[[ GIVEN DATA, beginning ]]
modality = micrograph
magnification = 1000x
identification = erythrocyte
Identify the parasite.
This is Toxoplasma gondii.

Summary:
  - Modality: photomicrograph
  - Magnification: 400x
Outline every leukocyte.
[[ GIVEN DATA, end ]]
INSTRUCTIONS FOR THE TASK
Output an exact copy of each record.

WRITTEN ANSWER
modality = micrograph
magnification = 1000x
identification = erythrocyte
Identify the parasite.
This is Toxoplasma gondii.

Summary:
  - Modality: photomicrograph
  - Magnification: 400x
Outline every leukocyte.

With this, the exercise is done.